Heavy industry with its rigid processes has a reputation of being an antithesis of dynamic startup world. People think that a factory does not exactly perform agile pilots but stays the course dictated by its huge investments. This image is somewhat outdated.
Factories are becoming innovation platforms where several stakeholders can develop and try out new things. One central enabler for these activities is the Internet of Things (IoT). Furthermore, wireless networks, augmented reality, big data, or even artificial intelligence can create significant added value in a factory setting. Bringing these technologies to factories in an agile fashion is very attractive for startups.

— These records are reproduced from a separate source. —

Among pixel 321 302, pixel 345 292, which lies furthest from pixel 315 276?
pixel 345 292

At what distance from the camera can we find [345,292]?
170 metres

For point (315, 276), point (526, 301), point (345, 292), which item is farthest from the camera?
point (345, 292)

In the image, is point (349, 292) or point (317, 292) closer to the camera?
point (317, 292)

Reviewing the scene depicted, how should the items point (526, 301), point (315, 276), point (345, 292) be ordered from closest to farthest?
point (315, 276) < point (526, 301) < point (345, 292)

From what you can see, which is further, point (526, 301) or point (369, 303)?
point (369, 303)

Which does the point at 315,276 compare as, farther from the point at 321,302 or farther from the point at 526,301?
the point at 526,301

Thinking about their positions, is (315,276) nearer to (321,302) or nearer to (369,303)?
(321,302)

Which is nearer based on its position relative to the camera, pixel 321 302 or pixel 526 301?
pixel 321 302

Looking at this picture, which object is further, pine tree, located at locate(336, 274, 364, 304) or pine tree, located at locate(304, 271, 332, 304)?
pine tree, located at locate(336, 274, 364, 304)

Cooperation between heavy industry and startups requires planning and facilitation. A large corporation operates differently than a small company of two or three people, there’s no denying of that. Investment capabilities are on a completely other level, planning cycles differ, as do the capabilities for pivots. The most important thing to address is whether the factory and the startup both can identify enough business potential in their cooperation.
It is crucial to reach a situation where the risks and the benefits of cooperation are in a good balance for all participants. This way the “factory – IoT company mismatch” can be avoided. Together the consortium can pinpoint the grand challenges and go about solving them together. This is a three-step process:
- Scale-in: identifying the grand challenges and solving them with new technologies and pilots
- Scale-up: expanding the pilot results and new operating models throughout the factory
- Scale-out: exporting the new processes and operating models to other factories in Finland and abroad
It is not free to set up this kind of a program. A common goal is necessary but not enough; funding and risk-taking is also needed. To get things rolling, funding for pilots and business model development is a must.

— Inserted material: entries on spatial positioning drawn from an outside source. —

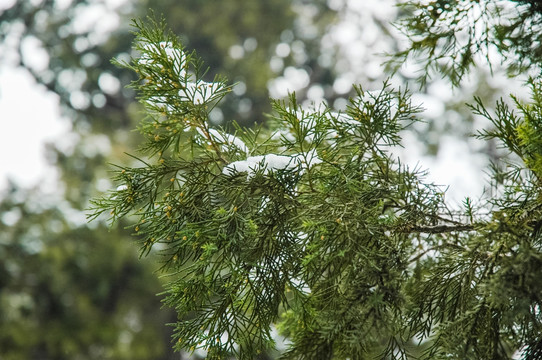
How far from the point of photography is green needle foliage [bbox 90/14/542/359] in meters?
1.75

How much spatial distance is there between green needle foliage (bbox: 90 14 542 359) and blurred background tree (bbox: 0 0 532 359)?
6146mm

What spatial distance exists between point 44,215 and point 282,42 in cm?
584

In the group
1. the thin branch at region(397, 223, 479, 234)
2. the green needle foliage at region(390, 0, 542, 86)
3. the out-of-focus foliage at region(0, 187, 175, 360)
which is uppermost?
the out-of-focus foliage at region(0, 187, 175, 360)

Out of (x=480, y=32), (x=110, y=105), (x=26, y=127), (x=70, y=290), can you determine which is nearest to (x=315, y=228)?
(x=480, y=32)

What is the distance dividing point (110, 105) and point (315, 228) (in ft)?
28.6

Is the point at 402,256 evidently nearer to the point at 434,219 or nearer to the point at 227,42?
the point at 434,219

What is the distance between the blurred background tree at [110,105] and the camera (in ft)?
27.7

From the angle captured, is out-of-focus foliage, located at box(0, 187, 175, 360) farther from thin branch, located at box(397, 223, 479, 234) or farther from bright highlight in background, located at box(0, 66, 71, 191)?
thin branch, located at box(397, 223, 479, 234)

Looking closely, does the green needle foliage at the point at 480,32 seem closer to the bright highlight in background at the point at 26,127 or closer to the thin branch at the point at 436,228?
the thin branch at the point at 436,228

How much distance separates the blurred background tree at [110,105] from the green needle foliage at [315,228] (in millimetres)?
6146

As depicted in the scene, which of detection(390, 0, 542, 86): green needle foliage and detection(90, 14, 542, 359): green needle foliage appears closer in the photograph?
detection(90, 14, 542, 359): green needle foliage

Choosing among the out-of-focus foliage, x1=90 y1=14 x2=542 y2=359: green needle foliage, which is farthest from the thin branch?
the out-of-focus foliage

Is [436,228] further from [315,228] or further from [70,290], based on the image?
[70,290]

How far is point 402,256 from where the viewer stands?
191cm
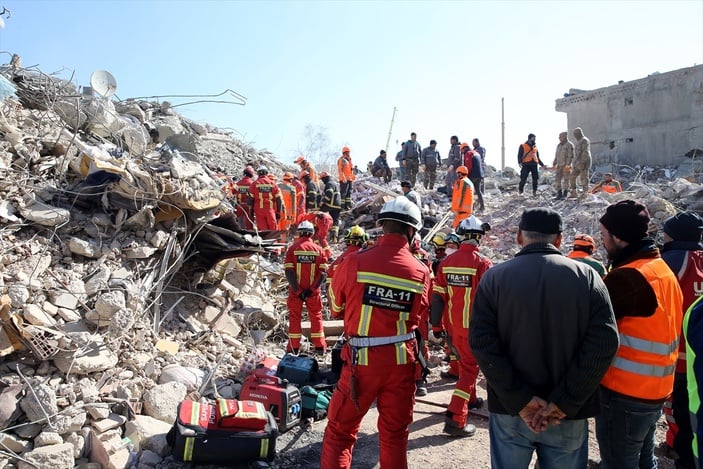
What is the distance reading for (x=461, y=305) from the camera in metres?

Running a program like this in one factory costs roughly a million euros annually. This lump sum includes factory’s own projects, project coordination, and research modules supporting the projects. Part of the investment comes from the factory itself, part from public funding institutions like Tekes. Coordination and research is carried out by VTT and universities.
If planned and constructed well, an ecosystem as described above would create a virtuous cycle: startups expand their operations and get important references, factories obtain new innovations and operating models, and research institutions have an environment for validating their technologies. Finally, Finland will have new business to export.